:: PROBLEM TO WORK ON ::
Copy only what runs from the line containing "What is the gap" through the end of the material below, line for line, with both ends included.

:: SUPPLIED DATA ::
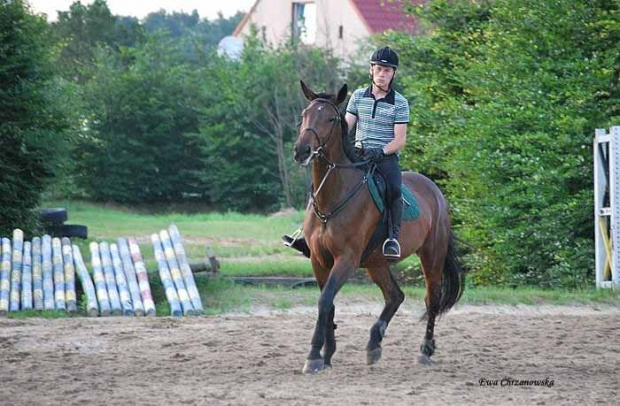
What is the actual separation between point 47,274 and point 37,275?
154 mm

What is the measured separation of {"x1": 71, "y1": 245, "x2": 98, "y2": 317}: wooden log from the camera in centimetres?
1345

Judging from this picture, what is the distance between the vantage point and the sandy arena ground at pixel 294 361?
7848 mm

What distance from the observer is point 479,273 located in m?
18.8

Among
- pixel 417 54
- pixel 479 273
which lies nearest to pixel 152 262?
pixel 479 273

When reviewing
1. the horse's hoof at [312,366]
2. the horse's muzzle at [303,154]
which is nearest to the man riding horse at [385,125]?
the horse's muzzle at [303,154]

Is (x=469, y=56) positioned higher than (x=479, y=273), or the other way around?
(x=469, y=56)

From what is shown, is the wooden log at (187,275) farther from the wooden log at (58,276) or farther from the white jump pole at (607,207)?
the white jump pole at (607,207)

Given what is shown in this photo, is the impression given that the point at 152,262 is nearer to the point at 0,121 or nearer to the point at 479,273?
the point at 0,121

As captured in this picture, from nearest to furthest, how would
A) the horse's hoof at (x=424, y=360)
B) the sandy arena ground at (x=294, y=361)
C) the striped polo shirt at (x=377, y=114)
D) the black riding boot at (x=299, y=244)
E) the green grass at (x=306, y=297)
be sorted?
the sandy arena ground at (x=294, y=361) → the horse's hoof at (x=424, y=360) → the striped polo shirt at (x=377, y=114) → the black riding boot at (x=299, y=244) → the green grass at (x=306, y=297)

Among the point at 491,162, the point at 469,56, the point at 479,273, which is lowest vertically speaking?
the point at 479,273

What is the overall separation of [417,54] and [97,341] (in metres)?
12.1

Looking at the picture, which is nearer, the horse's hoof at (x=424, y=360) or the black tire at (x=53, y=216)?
the horse's hoof at (x=424, y=360)

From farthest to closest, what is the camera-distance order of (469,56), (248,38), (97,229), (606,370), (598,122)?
(248,38) → (97,229) → (469,56) → (598,122) → (606,370)

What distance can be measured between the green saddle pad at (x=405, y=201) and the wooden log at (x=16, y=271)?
577 centimetres
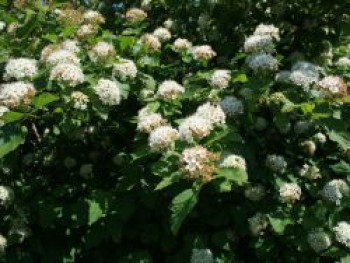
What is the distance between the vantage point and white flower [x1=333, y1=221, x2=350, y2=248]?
4363 mm

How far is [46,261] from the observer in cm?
470

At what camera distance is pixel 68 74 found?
4176 mm

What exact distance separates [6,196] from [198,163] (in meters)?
1.87

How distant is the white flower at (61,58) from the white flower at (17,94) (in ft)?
1.21

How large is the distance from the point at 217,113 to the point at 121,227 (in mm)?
1077

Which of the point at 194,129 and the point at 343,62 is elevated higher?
the point at 194,129

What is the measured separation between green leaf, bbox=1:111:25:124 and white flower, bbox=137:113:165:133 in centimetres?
79

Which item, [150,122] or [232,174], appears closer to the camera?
[232,174]

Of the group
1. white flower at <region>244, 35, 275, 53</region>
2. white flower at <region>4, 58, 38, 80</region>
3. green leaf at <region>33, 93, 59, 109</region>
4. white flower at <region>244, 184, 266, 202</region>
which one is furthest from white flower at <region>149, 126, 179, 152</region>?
white flower at <region>244, 35, 275, 53</region>

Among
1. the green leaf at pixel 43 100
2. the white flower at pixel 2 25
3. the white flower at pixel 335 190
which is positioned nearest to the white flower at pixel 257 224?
the white flower at pixel 335 190

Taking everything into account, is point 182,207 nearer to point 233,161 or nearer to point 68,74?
point 233,161

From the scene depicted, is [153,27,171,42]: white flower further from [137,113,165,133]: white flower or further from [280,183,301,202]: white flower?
[280,183,301,202]: white flower

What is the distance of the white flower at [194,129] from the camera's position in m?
3.78

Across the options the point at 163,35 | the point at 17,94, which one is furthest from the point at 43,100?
the point at 163,35
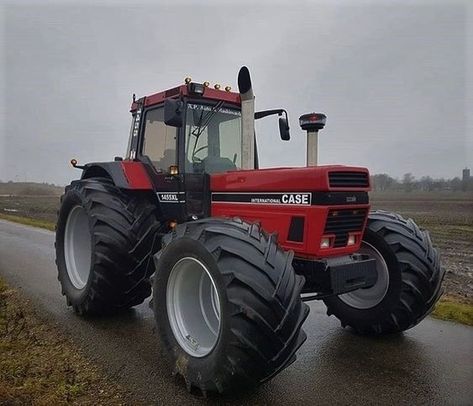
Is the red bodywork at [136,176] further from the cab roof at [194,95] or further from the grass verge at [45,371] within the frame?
the grass verge at [45,371]

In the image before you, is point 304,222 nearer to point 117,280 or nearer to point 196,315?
point 196,315

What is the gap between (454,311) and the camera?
5027 millimetres

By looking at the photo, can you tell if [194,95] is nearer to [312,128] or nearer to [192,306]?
[312,128]

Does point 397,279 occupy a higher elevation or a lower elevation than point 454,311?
higher

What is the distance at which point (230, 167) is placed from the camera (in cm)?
456

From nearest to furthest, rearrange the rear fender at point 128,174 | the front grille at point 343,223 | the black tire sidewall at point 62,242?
1. the front grille at point 343,223
2. the rear fender at point 128,174
3. the black tire sidewall at point 62,242

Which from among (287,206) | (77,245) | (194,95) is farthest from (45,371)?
(194,95)

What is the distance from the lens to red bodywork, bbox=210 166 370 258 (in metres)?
3.36

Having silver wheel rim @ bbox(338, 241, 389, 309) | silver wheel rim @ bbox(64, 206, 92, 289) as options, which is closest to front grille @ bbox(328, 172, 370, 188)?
silver wheel rim @ bbox(338, 241, 389, 309)

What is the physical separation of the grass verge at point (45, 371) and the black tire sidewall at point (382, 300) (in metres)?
2.48

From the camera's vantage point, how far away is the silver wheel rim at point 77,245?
5.32 meters

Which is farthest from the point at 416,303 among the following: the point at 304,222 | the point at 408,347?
the point at 304,222

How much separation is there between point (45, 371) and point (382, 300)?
319 centimetres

:: RESPONSE FOR THIS EXERCISE ::
What is the gap between (454,311) and the camera?
5027 millimetres

By looking at the photo, can you tell if [194,95] is nearer to [312,128] or nearer to [192,306]?
[312,128]

Does point 397,279 occupy a higher elevation or a lower elevation than point 454,311?
higher

What is the distance at which point (230, 167) is placed from the camera (in cm)?
456

From nearest to furthest, rearrange the rear fender at point 128,174 | the front grille at point 343,223 | the black tire sidewall at point 62,242?
1. the front grille at point 343,223
2. the rear fender at point 128,174
3. the black tire sidewall at point 62,242

Which from among (287,206) | (77,245) | (194,95) is farthest from (45,371)?
(194,95)

What is the distance from the lens to red bodywork, bbox=210 166 370 258 (in metres)?
3.36

Having silver wheel rim @ bbox(338, 241, 389, 309) | silver wheel rim @ bbox(64, 206, 92, 289) as options, which is closest to front grille @ bbox(328, 172, 370, 188)?
silver wheel rim @ bbox(338, 241, 389, 309)

What is the physical separation of the grass verge at point (45, 371) and the black tire sidewall at point (382, 300) (in metres)?
2.48

From the camera's vantage point, how far away is the silver wheel rim at point 77,245?
5.32 meters

Which is farthest from the point at 416,303 among the following: the point at 304,222 | the point at 408,347?
the point at 304,222

How much separation is there between point (45, 371) and point (382, 300)?
319 centimetres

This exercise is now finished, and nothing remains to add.